BEGIN AVAILABLE DATA

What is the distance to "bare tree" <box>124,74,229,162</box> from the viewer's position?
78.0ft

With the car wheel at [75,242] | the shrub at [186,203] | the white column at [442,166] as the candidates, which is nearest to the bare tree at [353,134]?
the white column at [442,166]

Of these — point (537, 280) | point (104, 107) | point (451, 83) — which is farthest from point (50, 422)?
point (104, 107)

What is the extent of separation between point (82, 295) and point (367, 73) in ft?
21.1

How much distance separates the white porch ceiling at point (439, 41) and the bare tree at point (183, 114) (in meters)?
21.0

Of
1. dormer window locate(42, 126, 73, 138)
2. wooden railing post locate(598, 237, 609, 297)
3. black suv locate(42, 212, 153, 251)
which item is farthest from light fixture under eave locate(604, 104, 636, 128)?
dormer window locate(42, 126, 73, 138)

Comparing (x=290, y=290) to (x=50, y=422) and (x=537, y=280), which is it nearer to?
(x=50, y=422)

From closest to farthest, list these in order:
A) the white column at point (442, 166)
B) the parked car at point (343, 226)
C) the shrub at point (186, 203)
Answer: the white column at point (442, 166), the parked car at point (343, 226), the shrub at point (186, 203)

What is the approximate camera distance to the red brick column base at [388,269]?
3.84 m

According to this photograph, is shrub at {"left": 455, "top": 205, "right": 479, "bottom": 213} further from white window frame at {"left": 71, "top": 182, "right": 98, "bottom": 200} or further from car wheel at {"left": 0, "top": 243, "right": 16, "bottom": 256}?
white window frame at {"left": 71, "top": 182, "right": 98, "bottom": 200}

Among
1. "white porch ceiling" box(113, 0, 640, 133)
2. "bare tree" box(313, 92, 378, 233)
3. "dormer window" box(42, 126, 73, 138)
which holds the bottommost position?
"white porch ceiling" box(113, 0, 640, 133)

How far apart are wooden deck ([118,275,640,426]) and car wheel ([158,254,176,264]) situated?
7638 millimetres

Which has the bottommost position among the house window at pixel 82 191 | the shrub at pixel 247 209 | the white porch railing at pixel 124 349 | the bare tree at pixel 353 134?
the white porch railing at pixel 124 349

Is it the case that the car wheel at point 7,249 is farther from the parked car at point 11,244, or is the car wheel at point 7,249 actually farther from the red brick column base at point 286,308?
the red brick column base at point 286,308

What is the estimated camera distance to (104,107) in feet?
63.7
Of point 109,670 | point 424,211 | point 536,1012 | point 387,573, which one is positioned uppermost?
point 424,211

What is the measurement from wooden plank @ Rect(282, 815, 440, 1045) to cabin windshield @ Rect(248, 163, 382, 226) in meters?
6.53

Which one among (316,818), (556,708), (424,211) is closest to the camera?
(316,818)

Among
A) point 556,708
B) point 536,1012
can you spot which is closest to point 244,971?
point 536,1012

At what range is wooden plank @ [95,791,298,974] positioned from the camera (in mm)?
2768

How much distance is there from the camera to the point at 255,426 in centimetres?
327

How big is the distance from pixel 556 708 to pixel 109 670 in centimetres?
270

END AVAILABLE DATA

--- AIM OF THE EXERCISE ---
Could you move every item from the line with "At what range" through the end of the items into your reply, each with its answer, adding 24 to every distance given in the answers?

--- TASK RESPONSE ---
At what range is wooden plank @ [95,791,298,974] positioned from the camera (in mm)?
2792

How much distance is there from the camera to the point at 255,426 in centimetres?
351

How big is the distance from pixel 556 708 to pixel 109 670 in centimetres?
294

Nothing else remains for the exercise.